By Richard Smith, a capital markets and IT consultant
There was some really strange stuff going on last week.
First, Citi got in a right old tangle.
Monday: Citi announce share sale. Pretext: TARP escape.
Wednesday: the share sale falls through.
Wednesday: it also emerges that the IRS has been quite kind (or at least 2/3rds kind since USG owns a third of the stock) about Citi’s deferred tax assets – they will be allowed to keep them – and they count as Tier 1 Capital under Basel II).
Thursday: Basel II bins deferred tax assets as regulatory capital , so Citi face the prospect of raising another $40Bn in addition to the shares they didn’t sell on Monday. And they are still stuck in the TARP.
Now, the conspiracy theorist interpretation of this is that Citi or US Treasury got a whiff of the Basel III rulings, tried to get a sale away, (before investors realised that if they bought in they’d be diluted yet again as some point by the fundraising required when the DTAs get binned), and then got snubbed by equally well informed investors on Weds. Kind of self-cancelling insider trading.

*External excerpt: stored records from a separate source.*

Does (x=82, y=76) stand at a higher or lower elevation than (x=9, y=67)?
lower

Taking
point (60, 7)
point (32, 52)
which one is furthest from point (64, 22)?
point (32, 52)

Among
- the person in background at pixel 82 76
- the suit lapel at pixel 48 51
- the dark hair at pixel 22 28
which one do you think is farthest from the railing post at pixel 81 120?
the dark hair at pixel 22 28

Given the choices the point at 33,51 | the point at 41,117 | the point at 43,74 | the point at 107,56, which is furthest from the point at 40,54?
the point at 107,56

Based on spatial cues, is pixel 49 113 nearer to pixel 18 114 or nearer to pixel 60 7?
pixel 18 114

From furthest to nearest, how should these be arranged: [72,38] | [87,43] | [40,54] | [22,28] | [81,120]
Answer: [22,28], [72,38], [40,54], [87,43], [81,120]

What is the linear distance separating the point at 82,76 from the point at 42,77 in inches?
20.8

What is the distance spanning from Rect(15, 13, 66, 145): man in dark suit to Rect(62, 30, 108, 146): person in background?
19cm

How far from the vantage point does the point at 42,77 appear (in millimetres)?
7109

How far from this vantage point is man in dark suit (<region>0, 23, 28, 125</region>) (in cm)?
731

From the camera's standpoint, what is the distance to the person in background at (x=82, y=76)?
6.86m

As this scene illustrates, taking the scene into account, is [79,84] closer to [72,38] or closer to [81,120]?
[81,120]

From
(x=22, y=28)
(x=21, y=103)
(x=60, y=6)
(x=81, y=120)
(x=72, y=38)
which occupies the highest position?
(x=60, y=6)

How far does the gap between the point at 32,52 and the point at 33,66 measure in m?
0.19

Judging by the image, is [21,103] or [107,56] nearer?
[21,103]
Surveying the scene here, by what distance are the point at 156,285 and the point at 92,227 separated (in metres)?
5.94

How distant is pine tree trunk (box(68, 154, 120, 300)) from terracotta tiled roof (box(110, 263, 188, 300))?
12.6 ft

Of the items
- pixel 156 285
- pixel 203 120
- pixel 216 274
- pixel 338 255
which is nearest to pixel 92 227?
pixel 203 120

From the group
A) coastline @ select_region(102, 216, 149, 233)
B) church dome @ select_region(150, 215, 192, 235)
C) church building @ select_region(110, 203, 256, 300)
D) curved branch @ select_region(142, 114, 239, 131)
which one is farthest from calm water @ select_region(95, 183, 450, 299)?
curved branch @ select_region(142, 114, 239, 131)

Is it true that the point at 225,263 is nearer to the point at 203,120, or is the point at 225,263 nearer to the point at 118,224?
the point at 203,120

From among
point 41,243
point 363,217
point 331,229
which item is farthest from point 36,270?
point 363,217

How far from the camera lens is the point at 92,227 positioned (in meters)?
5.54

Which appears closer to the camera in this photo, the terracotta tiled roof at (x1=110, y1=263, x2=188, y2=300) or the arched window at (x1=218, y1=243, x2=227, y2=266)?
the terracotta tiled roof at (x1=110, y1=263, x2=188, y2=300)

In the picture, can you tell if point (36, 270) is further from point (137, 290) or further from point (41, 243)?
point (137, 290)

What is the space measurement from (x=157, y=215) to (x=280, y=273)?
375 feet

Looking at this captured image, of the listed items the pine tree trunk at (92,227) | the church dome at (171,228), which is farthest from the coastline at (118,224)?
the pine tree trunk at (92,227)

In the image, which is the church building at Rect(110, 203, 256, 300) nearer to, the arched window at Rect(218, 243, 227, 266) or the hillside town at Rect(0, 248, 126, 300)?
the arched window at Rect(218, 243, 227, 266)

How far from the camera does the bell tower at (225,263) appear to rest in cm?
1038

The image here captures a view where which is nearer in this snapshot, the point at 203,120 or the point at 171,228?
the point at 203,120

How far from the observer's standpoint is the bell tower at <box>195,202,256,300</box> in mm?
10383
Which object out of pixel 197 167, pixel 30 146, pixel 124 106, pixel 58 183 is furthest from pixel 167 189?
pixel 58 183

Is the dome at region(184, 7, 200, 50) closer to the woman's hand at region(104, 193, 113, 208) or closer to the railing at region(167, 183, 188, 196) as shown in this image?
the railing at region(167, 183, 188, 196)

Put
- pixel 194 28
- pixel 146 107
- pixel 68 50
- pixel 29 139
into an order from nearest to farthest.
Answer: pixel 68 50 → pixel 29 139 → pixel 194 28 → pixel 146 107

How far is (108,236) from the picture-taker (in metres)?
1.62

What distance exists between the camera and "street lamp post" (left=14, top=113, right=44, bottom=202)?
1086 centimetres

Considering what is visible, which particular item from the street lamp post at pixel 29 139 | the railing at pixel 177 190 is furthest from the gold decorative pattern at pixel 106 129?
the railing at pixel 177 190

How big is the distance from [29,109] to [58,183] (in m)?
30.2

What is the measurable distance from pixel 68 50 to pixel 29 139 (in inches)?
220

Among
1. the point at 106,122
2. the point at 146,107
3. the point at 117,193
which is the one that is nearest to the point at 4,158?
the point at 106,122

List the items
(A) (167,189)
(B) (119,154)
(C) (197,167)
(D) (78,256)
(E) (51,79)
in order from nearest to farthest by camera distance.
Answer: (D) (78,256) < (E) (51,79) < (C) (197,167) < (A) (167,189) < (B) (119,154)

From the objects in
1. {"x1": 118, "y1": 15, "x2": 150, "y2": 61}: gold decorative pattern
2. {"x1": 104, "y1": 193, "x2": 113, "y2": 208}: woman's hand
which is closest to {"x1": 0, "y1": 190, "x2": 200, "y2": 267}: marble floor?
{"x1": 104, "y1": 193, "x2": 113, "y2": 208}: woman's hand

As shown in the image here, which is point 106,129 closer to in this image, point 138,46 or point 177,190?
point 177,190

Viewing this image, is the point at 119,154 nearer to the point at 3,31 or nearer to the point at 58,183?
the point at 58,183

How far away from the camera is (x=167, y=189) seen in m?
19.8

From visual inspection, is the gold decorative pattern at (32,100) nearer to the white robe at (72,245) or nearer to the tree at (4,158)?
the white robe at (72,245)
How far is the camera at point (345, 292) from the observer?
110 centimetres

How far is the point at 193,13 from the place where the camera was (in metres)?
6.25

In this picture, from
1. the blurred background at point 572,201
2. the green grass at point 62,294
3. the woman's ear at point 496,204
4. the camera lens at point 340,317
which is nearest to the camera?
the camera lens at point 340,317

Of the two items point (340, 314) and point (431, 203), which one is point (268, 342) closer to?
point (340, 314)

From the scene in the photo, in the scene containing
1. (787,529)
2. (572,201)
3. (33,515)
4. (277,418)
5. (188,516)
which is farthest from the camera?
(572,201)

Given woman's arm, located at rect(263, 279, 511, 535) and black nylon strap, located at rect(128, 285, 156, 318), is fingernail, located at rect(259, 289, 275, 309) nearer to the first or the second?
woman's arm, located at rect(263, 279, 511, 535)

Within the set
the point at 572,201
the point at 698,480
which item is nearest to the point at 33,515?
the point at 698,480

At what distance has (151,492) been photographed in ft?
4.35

Second, banks will soon have a VERY big equity hole!
Haven’t seen any analysis of how the new Basel bank capital calculations would affect US bank regulatory capital but if Credit Suisse’s back of an envelope calculation is right for Eurobanks (they will need EUR 1.1 Trillion of extra capital of one sort or another), then a crude read-across is that American banks need another $400Bn of capital, of one sort or another. I am ignoring ridiculous basket cases like Citi. This is based on Eurobanks representing about 50% of the world banking asset base, with US banks acounting for another 15%, and on the assumption that US and Eurobanks have been gaming their capital requirements so the same overall extent. (Yves comment: the assumption in the US is that US banks are further along on their writedowns than the Eurobanks are, but given that the US banks just got an expected break from the FASB re not having to implement a rule change that would have required them to consolidate their off balance sheet entities, that cheery assumption may not include those lovely “qualified special purpose entities”).
In another part of the Basel III forest, the document is very keen for OTC derivatives to be traded on an exchange. It doesn’t distinguish between CDS and other derivatives such as swaps, so I take this as an implicit admission that the entire OTC market was a crap idea – rather radical and smack on from my perspective.
At the same time as this push to exchanges is announced, the FSA tossed their own spanner into the works, with their rather Yvesian argument that derivatives clearing may in some cases (and I assume they mean CDS) will be just as ropey and bailout prone as the OTC market. Or more cynically, they are introducing the same loophole to derivatives regulations as we saw in the US!